### Excerpt to read
# Securing workbench shelf/top with pocket holes



## JoeWhite (Feb 8, 2013)

I'm working on a rolling workbench for my shop. I'd like to attach a lower shelf to the 2X4 rails using pocket holes, but I'm having trouble figuring out what to set my jig up for. The 2X4's are vertical, and they will be holding 1/2" MDF for the shelf. I tried setting the jig for the 2X4 settings, but then the 2 1/4" screws are too long, and the others are not long enough. Should I be setting the jig up for 1/2" and then using the 1" screws? Also, am I supposed to use fine, or coarse screws for MDF? I will also be using MDF as the workbench top, built up to 2 1/4" thick, so length of screw won't be as big of an issue as screw type.


----------



## BrandonW (Apr 27, 2010)

There's two different settings that you use when doing the pocket hole set up. One, the collar on the actual drill bit is set for how deep you want it to go, so I'd set that for 3/4 since that's the presumed width of the mdf. The other is the depth for the thickness of the material that the pocket hole is going into, that's on the jig itself. Set that for 1 1/2" because of the width of the 2×4. At least that's how it works on my set up. I hope that made sense.


----------



## BrandonW (Apr 27, 2010)

Also, use coarse thread for MDF. Here's a nice chart from Kreg: http://www.kregtool.com/prodimages/ScrewChart.pdf


----------



## bbasiaga (Dec 8, 2012)

I'm not sure if this is the correct procedure or not, but I have always used my Kreg jig by setting the jig and the drill stop to the depth of the board I'm drilling in to (typically the thinner board). And if I am then screwing to a thicker board I can go up one length of screw (at least) and generally be safe.

-Brian


----------



## JoeWhite (Feb 8, 2013)

### Available data
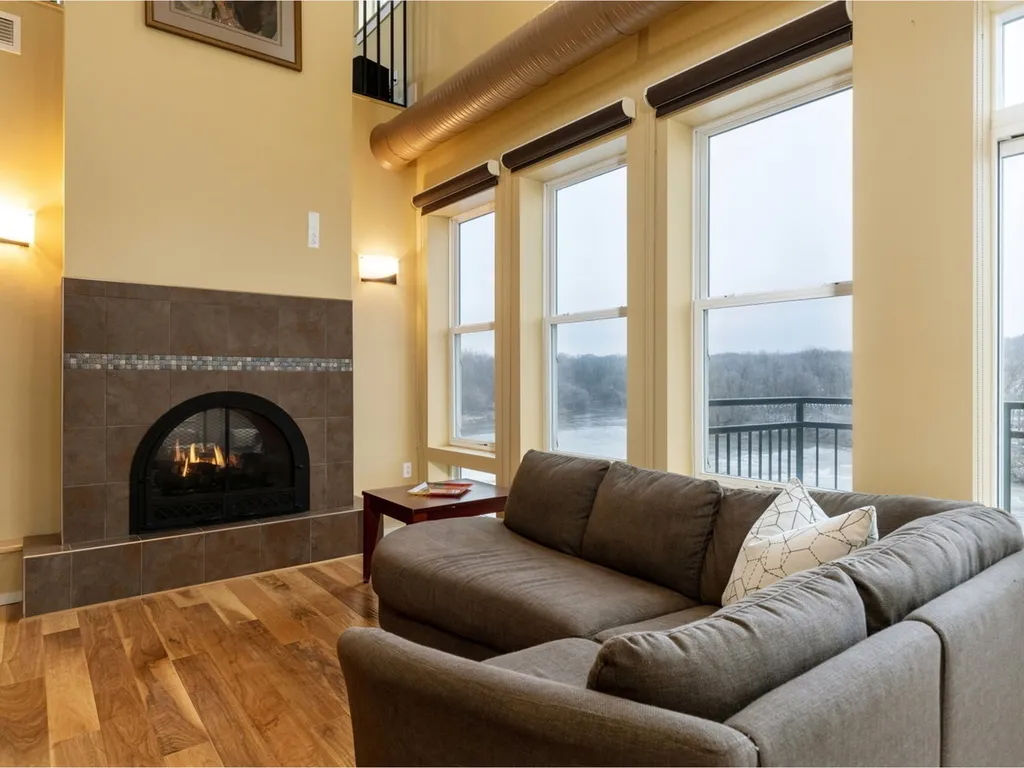 60 Winooski Falls Way Winooski VT 05404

### Exercise tasks
#1 Give again the passage of the pocket-hole thread from "I'm working on" up to and including "as screw type.".
#2 In the pocket-hole thread, what does JoeWhite plan to use for the workbench top, and how thick will it be?

### Responses by task
#1
I'm working on a rolling workbench for my shop. I'd like to attach a lower shelf to the 2X4 rails using pocket holes, but I'm having trouble figuring out what to set my jig up for. The 2X4's are vertical, and they will be holding 1/2" MDF for the shelf. I tried setting the jig for the 2X4 settings, but then the 2 1/4" screws are too long, and the others are not long enough. Should I be setting the jig up for 1/2" and then using the 1" screws? Also, am I supposed to use fine, or coarse screws for MDF? I will also be using MDF as the workbench top, built up to 2 1/4" thick, so length of screw won't be as big of an issue as screw type.

#2 MDF, built up to 2 1/4" thick.